The visas will then be reviewed on a case-by-case basis taking into account personal circumstances and the situation in Syria.
Mr Clegg added: "They will be here for a certain period of time and what we of course want and I suspect they will want as well… is to return eventually to Syria, when as I think everybody hopes normality finally is restored to the country."
The UNHCR said it would help the UK identify the most vulnerable people.
Its UK representative, Roland Schilling, said the UK move was "an encouraging and important step, reaffirming the UK's commitment and contribution to international relief efforts".
Shadow Home Secretary Yvette Cooper: ''It is a good thing that the government has completely reversed its position''
Shadow home secretary Yvette Cooper said the government's move was a "big reversal" but that "compassion and common sense have won through".

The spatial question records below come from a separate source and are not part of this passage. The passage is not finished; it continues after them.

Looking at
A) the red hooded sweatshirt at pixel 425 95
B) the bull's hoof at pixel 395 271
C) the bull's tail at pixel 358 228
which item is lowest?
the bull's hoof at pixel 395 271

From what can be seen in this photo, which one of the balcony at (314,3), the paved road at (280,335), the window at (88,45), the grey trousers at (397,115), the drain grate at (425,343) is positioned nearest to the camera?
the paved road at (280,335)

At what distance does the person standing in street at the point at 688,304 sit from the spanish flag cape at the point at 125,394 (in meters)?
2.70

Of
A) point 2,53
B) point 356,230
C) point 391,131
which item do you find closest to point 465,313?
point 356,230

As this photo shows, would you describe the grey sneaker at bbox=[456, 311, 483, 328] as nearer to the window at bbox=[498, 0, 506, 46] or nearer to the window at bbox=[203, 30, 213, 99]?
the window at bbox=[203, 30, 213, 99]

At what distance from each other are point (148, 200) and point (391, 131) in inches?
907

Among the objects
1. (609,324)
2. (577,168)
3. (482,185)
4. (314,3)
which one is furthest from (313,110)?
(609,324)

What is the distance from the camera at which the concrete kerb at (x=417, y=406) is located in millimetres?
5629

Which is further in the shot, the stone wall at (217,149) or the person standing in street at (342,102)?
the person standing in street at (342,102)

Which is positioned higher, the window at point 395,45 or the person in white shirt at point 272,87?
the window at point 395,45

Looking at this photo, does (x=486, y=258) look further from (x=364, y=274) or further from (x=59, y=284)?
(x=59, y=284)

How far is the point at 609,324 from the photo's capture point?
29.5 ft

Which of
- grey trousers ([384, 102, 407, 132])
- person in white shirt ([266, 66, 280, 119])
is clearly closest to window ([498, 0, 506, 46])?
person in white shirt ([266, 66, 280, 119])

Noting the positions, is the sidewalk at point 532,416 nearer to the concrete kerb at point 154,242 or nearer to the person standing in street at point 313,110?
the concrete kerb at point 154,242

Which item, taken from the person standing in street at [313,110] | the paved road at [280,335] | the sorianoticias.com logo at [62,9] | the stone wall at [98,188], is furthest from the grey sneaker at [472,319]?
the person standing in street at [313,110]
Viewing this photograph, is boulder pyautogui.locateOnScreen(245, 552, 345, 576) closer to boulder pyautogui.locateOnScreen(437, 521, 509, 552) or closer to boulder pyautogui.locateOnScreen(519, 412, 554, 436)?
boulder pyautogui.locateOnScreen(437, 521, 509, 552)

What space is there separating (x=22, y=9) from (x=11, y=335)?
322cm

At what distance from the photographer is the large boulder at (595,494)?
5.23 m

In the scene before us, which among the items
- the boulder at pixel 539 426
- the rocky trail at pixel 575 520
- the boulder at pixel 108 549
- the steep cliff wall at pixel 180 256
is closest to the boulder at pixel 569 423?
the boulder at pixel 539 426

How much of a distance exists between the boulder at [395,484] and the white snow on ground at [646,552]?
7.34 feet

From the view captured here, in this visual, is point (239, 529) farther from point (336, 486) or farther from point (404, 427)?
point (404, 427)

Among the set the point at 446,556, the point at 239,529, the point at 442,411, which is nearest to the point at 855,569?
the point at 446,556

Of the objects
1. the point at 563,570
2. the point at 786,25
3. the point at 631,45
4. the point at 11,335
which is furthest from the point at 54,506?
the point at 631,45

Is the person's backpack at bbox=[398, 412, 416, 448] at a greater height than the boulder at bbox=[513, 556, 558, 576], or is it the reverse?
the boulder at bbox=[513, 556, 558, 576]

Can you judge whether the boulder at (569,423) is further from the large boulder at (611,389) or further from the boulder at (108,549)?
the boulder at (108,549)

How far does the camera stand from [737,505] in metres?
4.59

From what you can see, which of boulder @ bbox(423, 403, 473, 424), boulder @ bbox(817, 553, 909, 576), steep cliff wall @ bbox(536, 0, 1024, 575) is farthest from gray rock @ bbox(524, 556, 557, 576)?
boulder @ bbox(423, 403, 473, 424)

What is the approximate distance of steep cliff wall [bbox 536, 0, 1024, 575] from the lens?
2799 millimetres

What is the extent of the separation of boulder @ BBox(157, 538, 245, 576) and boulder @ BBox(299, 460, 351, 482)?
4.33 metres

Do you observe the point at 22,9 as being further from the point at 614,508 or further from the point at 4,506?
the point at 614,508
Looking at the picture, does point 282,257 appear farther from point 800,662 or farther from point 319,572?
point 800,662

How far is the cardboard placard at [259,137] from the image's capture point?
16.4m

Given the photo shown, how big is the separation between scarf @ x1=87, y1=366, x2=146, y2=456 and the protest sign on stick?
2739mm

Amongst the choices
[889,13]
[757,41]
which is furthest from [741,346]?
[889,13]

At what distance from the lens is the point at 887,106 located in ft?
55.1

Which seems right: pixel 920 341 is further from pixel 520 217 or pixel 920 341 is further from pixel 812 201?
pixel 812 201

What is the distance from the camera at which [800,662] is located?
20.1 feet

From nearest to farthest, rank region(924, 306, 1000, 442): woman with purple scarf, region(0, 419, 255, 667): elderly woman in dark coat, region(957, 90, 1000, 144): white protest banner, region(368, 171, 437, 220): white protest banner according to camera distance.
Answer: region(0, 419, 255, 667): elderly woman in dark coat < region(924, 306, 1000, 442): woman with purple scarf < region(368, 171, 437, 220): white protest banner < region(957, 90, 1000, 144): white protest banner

"Vulnerable Syrian refugees, torture victims, abandoned children and those struggling to cope or survive in the camps desperately need sanctuary and Britain has a moral obligation to help," she said.
But she said the UK should be working with the UN to decide on numbers rather than setting up a "parallel programme" of its own.
Refugees fleeing Syria
The move was welcomed by MPs from all sides of the Commons, former Lib Dem leader Sir Menzies Campbell saying it gave the UK flexibility to help those whose suffering had been the most "grievous".
But Conservative Brooks Newmark - an expert on Syria - said numbers should be limited and those countries not making such a big contribution to the aid effort should be taking in more refugees than the UK.
UKIP leader Nigel Farage also backed the move, saying a clear distinction must be made between genuine refugees from persecution and economic migrants.
The Refugee Council's Maurice Wren said the move had been a "long time coming" but the UK was standing up for an important principle.
And Amnesty International UK director Kate Allen said: "This move is long overdue but of course it's never too late to do the right thing."